== WHAT YOU WILL DO ==
1: Name every satellite or cable TV provider mentioned in the forum thread about Fox moving to WSBT 22.2.
2: Please retype a passage of the Fox-move thread word for word, beginning at "That leaves a" and stopping after "DIRECTV loses Fox.".

== QUOTED PASSAGE ==
========================================

# South Bend, IN - Fox moving to WSBT 22.2



## James Long (Apr 17, 2003)

Beginning Monday, August 1-- SBT-2 will become your local home for FOX programming.

FOX Michiana will feature all the programs you currently watch only on a new channel.

You can watch it on Digital Channel 22.2, Dish Network Channel 30 and Comcast Cable 16.

http://wsbt.com/news/local/sbt-2-to-become-fox-affiliate-monday-august-1

Two HDs on a digital channel. 

BTW - After a transition/simulcast period, channel 28 will become "Heroes and Icons".


----------



## James Long (Apr 17, 2003)

We will find out by October 1st how that mess will work out.

It appears that the station was not acquired, only the Fox affiliation. The carriage contract is with the station ... perhaps DISH and DIRECTV will not have to pay WSJV as much as they do now when the Fox content goes away. Hopefully there is a clause in their contracts that lets DISH and DIRECTV out of paying major network affiliate rates for independent channel programming.

That leaves a hole for WSBT 22-2. DISH was forced to accept "SBT2" back when it was UPN Michiana. It was one of the first subchannels in the nation carried on DISH. UPN merged with WB to become the CW and that affiliation ended up on another station. But the contract to carry "SBT2" remained. Which means, for now, DISH customers get two FOX feeds, the grandfathered HD from WSJV and the new FOX Michiana from 22.2.

I hope DISH and DIRECTV work out new contracts with WSBT for carriage ... DISH to carry 22.2 in HD and DIRECTV to be able to carry the feed at all (preferably HD). The WSJV carriage contract will probably lead to having "Heroes and Icons" on both services in HD. Even if DIRECTV loses Fox.

Did I say that it was messy?


----------



## Timr (Oct 22, 2016)

They sure screwed up something. The transmitter for OTA 28-1 has the correct H&I info but still says WSJVFOX and on the hopper 22-2's Fox guide is over on 28-1, it still thinks that is FOX. 22-2 SBT2 always worked fine for me on DISH now it says Digital Service for 3 weeks now.


----------



## James Long (Apr 17, 2003)

*DISH Carriage*
They did fairly good for in market subscribers - at least for those without OTA.

========================================

== DATA SEGMENT ==
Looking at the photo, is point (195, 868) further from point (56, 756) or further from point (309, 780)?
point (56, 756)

========================================

== THE ANSWERS ==
1: Dish Network (DISH), DIRECTV, Comcast Cable

2:
That leaves a hole for WSBT 22-2. DISH was forced to accept "SBT2" back when it was UPN Michiana. It was one of the first subchannels in the nation carried on DISH. UPN merged with WB to become the CW and that affiliation ended up on another station. But the contract to carry "SBT2" remained. Which means, for now, DISH customers get two FOX feeds, the grandfathered HD from WSJV and the new FOX Michiana from 22.2.

I hope DISH and DIRECTV work out new contracts with WSBT for carriage ... DISH to carry 22.2 in HD and DIRECTV to be able to carry the feed at all (preferably HD). The WSJV carriage contract will probably lead to having "Heroes and Icons" on both services in HD. Even if DIRECTV loses Fox.